= TEXTE FOURNI =

%%

Le président de la Conférence nationale des services d’incendie et de secours juge l’augmentation de l’indemnité de feu annoncée par le ministre de l’Intérieur "pas supportable" par les Sdis en l’absence de nouvelles ressources. Une position jugée incompréhensible par les syndicats, qui l’invitent à "arrêter d’attiser les braises".

La réaction n’a pas tardé. À peine le ministre de l’Intérieur s’est-il engagé à revaloriser l’indemnité de feu (lire notre article) que le président de la Conférence nationale des services d’incendie et de secours (CNSIS), Olivier Richefou, s’est empressé de lui présenter la note : 80 millions d’euros, "entièrement à la charge des financeurs, les services d’incendie et de secours (Sdis), donc les départements, des communes et des intercommunalités" (les Sdis représentent un budget annuel de 4,47 milliards d’euros financés à 58 % par les départements et 42 % par les communes – chiffres de l’Assemblée des départements de France).

%%

= EXTRAIT DE DONNÉES =

%%

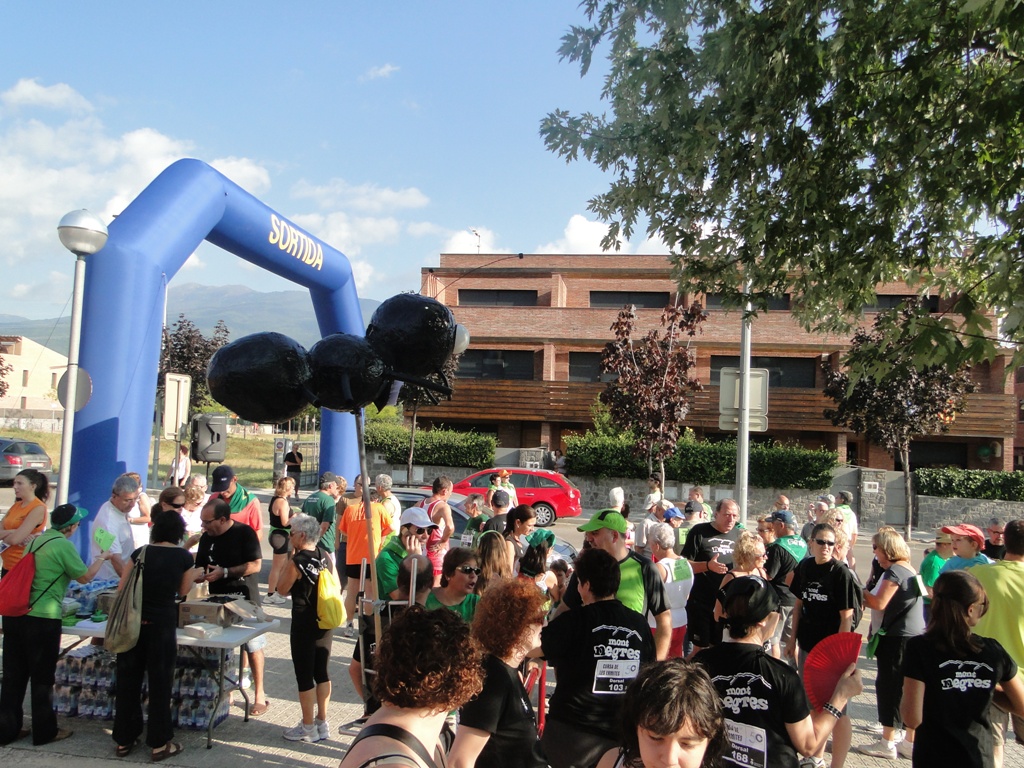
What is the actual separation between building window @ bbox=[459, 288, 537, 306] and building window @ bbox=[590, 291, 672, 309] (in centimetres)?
289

%%

= ÉNONCÉ DE LA TÂCHE =
Poursuivez le texte sur l'indemnité de feu des sapeurs-pompiers juste après sa dernière phrase. Ces données ne sont pas nécessaires.

= RÉPONSE CI-DESSOUS =
Une augmentation de charges jugée "pas supportable" dans le contexte budgétaire actuel à la fois par le président de la CNSIS et l’Assemblée des départements de France (ADF), cette dernière soulignant par ailleurs que les finances des départements sont "sollicitées de toutes part par l’État et corsetées par la contractualisation budgétaire imposée au gouvernement" – les fameux contrats de Cahors.

Et le président de la CNSIS de remémorer au ministre un autre engagement qu’il a pris devant la Conférence des financeurs des Sdis, l’Association des maires de France et l'ADF : celui "de ne pas décider pour ceux qui payent".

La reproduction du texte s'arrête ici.